## Extrait
═══

Nous vous faisons part des grandes lignes de sa pensée
sur l’histoire, la mémoire, la société
française et le politique.
Pierre Nora établit une distinction entre l’histoire
et la mémoire. L’histoire est une discipline qui
est toujours à la recherche de la vérité
à partir de ce qui n’est plus, mais qui a laissé
des traces. La mémoire, portée par un groupe,
présente un volet affectif, plus épidermique,
plus immédiat, quelque chose d’absolu; elle est
engagée, intéressée, à l’aise
dans ce qui réconforte, et, en cette période de
mondialisation et de dépersonnalisation, acquise plus
par l’expérience vécue que transmise par
la tradition et l’école. Par exemple, Nora mentionne
le 10 mai comme jour de commémoration en France de l’abolition
de l’esclavage, date choisie non par référence
au 27 avril, jour anniversaire de l’abolition en 1848,
mais en lien avec l’anniversaire de la Loi Taubira du
10 mai 2001 qui considère l’esclavage et la traite
des noirs comme un crime contre l’humanité.

═══

## Données brutes
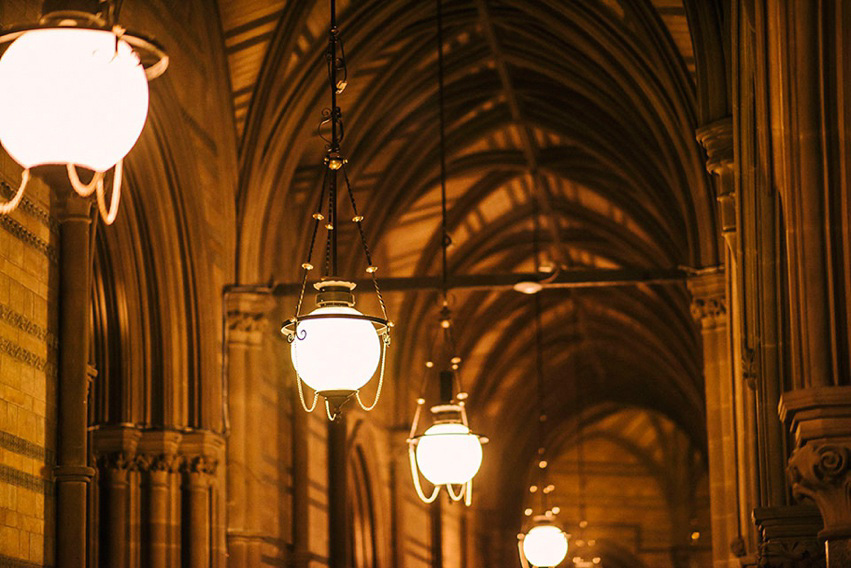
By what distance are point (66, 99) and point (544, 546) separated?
1555 centimetres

═══

## À faire
- a) Répondez à ces questions d'après l'extrait :
(i) Que cherche toujours l'histoire, et à partir de quoi ?
(ii) Par qui la mémoire est-elle portée ?
(iii) Quel jour de mai sert en France à commémorer l'abolition de l'esclavage, et à quelle loi cette date est-elle liée ?
- b) Ces affirmations s'accordent-elles avec l'extrait ? Répondez par oui ou non et citez les mots qui le montrent.
(i) L'abolition de l'esclavage en 1848 date d'un 27 avril.
(ii) Aujourd'hui, la mémoire vient surtout de l'école.
(iii) La Loi Taubira voit la traite des noirs comme un crime contre l'humanité.
- c) Poursuivez le texte sur la pensée de Pierre Nora après sa dernière phrase.

## Résultats par tâche
- a)
(i) La vérité, à partir de ce qui n'est plus mais qui a laissé des traces.
(ii) Par un groupe.
(iii) Le 10 mai, lié à l'anniversaire de la Loi Taubira du 10 mai 2001.

- b)
(i) Oui : « au 27 avril, jour anniversaire de l’abolition en 1848 »
(ii) Non : « acquise plus par l’expérience vécue que transmise par la tradition et l’école »
(iii) Oui : « qui considère l’esclavage et la traite des noirs comme un crime contre l’humanité »

- c)
Face à cette mémoire, d’autant plus revendicatrice
qu’elle constitue le fondement identitaire de minorités,
qui demande à être intégrée dans
l’histoire majoritaire ou nationale —par exemple
la mémoire juive qui a demandé que l’État
reconnaisse sa responsabilité dans la déportation
et l’extermination des juifs— l’historien
doit conserver toute sa liberté; il doit mettre en garde
de juger les événements d’hier à
l’aide de critères d’aujourd’hui, il
doit faire tenir compte de l’évolution des mentalités,
de la différence des temps. Nora ne met cependant pas
une coupure entre histoire et mémoire, reconnaissant
que l’une et l’autre peuvent s’enrichir mutuellement
de leur contenu.
Soulignant la tendance des dernières vingt années,
Nora met en évidence le déficit de mémoire
transmise en comparaison avec la mémoire acquise. Cette
faiblesse de la mémoire transmise, donc celle qui repose
largement sur l'histoire, expliquerait en partie le malaise
actuel qui se perçoit chez certains groupes. Vu sous
cet angle, le défi de la mémoire s'impose comme
un enjeu très actuel.
Parlant de la liberté de l’historien, Nora affirme
que le politique ne doit pas lui dicter quoi rechercher et quoi
penser, il ne doit pas prescrire l’histoire. Toutefois,
il le reconnaît comme une autorité de conciliation
entre mémoires conflictuelles; il lui reconnaît
le rôle de cadrer et d’orienter la mémoire
collective. Pour Nora, il existe cependant une seconde autorité
de conciliation, c’est l’histoire, qui finit par
s’imposer, car, selon lui, la mémoire divise et
l’histoire seule réunit.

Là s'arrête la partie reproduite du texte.